That "fandango" is a fabulous piece of music, but I don't think it works in this scene: Hitchcock's instincts were right here. The up-tempo nature of this piece suits the initial 'attack' from the plane, but once "Thornhill" is lying in the dead cornfield - eg. moments of no 'action' - the fast tempo seems out of place. But there are other important reasons about why it doesn't work:

1. This whole sequence elapses in what's known as "real time" (as opposed to 'reel time'). There is no use of elipsis or cutaways to reduce the time duration of the scene. The drama unfolds precisely because we are taken through it minute by minute and are palpably meant to feel Thornhill's fear. Music would have conferred a kind of 'artifice' to that scene were it to be included.

2. Hitchcock uses his now-famous restricted and partially-restricted narrative information here. We are restricted to Thornhill's "information" about what his happening to him, thus creating extra suspense. By including the theme music audiences would be cued into the plot's main narrative concerns and this would, therefore, reduce suspense because we'd say, "oh; this is what they're doing now". During the scene, however, we do not know because this plane literally arrives 'out of the blue'. We are left to piece the puzzle together, as in the rest of the film, from Thornhill's point of view. The main 'fandango' (which is a 'dance', ironically enough) occurs AFTER we have been given unrestricted access to the plot details, if memory serves me.

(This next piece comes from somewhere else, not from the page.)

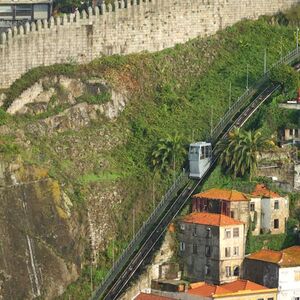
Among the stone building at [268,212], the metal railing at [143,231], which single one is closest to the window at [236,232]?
the stone building at [268,212]

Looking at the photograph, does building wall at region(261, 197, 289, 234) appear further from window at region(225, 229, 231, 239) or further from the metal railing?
the metal railing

Yes, even though 2 above doesn't apply to all the fandango statements, your point is well taken. I suppose one could say the cropduster scene works in the way that most other action scenes do in that it interprets things for us. But of course that's not nearly as effective, as you say. The whole idea of the scene was to do a chase scene in an environment where there's almost nowhere to hide, contrary to the numerous city street chases seen in previous films. So you're right that leaving us in as much suspense as his protagonist generates much more tension than musical accompaniment does. Thanks for pointing it out.

 
 
 Posted:   Jun 17, 2013 - 11:31 PM   
 By:   Regie   (Member)

I've read an excellent biography about Hitchcock, "Alfred Hitchcock: A Life in Darkness and Light" by Patrick McGilligan (Wiley, Chichester, 2003). McGilligan has this to say about 'Benny 'Herrmann:

"Herrmann's scores would immeasurably enhance Hitchcock's greatest films to come. His music would contribute an 'affective depth' to those films, wrote *Brown, 'precisely what Hitchcock's cinema needed; what, in fact, it had sorely lacked even in certain masterpieces of the early 1950's, such as 'Strangers on a Train'.

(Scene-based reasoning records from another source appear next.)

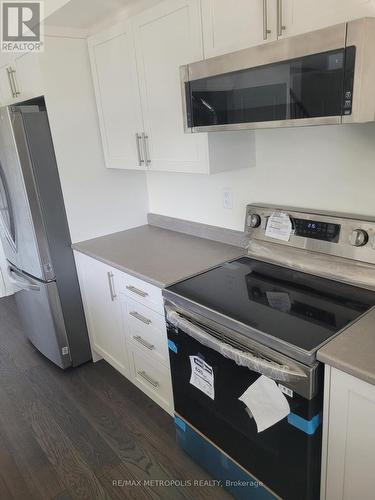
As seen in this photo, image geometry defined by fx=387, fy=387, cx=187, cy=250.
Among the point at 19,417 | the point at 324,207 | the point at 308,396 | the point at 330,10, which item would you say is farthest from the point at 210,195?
the point at 19,417

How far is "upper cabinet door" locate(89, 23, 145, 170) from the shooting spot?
202cm

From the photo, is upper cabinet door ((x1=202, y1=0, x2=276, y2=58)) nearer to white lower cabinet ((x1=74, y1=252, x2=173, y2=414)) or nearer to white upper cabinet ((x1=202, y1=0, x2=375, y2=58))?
white upper cabinet ((x1=202, y1=0, x2=375, y2=58))

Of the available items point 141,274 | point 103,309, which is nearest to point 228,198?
point 141,274

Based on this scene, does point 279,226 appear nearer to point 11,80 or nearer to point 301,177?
point 301,177

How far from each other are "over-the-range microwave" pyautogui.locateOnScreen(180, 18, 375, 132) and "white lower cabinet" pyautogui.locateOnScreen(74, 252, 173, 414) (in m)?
0.85

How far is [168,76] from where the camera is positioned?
1.80 metres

That 'affective depth' was there instantly in their relationship, so after 'The Trouble with Harry' Hitchcock began to bring Herrmann in, according to the latter, 'from the time of script. He depends on music and often photographs a scene knowing that music will complete it'. The director also brought the composer into every stage of the editing, according to Herrmann, because 'if you're using music, he'll cut it differently'"(507).

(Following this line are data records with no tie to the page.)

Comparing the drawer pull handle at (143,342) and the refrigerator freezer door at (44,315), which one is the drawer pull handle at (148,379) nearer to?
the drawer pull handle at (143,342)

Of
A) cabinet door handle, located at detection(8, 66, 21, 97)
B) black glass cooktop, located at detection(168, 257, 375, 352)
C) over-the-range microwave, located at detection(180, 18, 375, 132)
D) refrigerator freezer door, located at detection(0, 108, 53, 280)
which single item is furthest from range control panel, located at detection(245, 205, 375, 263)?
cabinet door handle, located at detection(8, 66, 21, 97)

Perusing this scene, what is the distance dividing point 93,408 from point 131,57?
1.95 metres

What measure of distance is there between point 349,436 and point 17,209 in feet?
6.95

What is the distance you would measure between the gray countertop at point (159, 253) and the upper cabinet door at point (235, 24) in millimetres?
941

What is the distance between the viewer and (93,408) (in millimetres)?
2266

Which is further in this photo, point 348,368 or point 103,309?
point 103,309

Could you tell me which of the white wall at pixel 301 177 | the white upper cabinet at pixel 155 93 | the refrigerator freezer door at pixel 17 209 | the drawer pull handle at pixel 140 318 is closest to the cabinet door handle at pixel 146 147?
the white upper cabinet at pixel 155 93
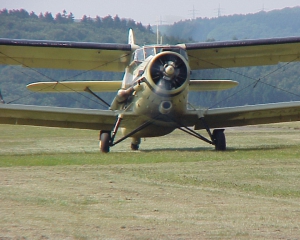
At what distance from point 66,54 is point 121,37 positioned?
75729 millimetres

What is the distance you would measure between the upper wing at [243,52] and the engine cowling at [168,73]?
1857 millimetres

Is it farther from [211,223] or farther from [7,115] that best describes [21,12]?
[211,223]

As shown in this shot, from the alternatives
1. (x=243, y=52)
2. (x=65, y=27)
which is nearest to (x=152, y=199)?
(x=243, y=52)

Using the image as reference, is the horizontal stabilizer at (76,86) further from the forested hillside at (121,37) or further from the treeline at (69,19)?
the treeline at (69,19)

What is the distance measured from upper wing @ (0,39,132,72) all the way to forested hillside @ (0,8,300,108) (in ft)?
71.0

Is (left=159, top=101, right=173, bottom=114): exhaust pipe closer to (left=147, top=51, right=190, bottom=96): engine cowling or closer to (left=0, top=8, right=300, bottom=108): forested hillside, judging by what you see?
(left=147, top=51, right=190, bottom=96): engine cowling

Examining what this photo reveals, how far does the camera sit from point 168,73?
15.1m

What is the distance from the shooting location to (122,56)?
18500mm

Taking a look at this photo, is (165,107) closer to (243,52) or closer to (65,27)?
(243,52)

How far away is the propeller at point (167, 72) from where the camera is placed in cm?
1527

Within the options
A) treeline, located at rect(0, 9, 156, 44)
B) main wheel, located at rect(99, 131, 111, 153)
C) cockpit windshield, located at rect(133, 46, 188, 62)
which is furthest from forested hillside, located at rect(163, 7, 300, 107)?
treeline, located at rect(0, 9, 156, 44)

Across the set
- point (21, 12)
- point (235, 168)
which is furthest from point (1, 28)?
point (235, 168)

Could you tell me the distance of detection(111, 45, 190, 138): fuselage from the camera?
15.3 metres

I submit that choosing to go WITHOUT music in a scene is a deliberate artistic decision precisely because the SOUND itself is enough to carry the action and create a unique kind of suspense.

(*Professor Royal S. Brown)

 
 Posted:   Jun 18, 2013 - 3:28 AM   
 By:   OnlyGoodMusic   (Member)

John Williams describes a scene he wrote music for in FAMILY PLOT which Hitchcock didn't use because he found silence more effective:

https://www.youtube.com/watch?v=QKIm5kMpEZA

 
 Posted:   Jun 18, 2013 - 5:38 AM   
 By:   stroppy   (Member)

Vertigo...supremely fascinating and haunting. But my personal favourite when I was a wee youngster was this:

The Man Who Knew Too Much (Stewart & Doris Day version)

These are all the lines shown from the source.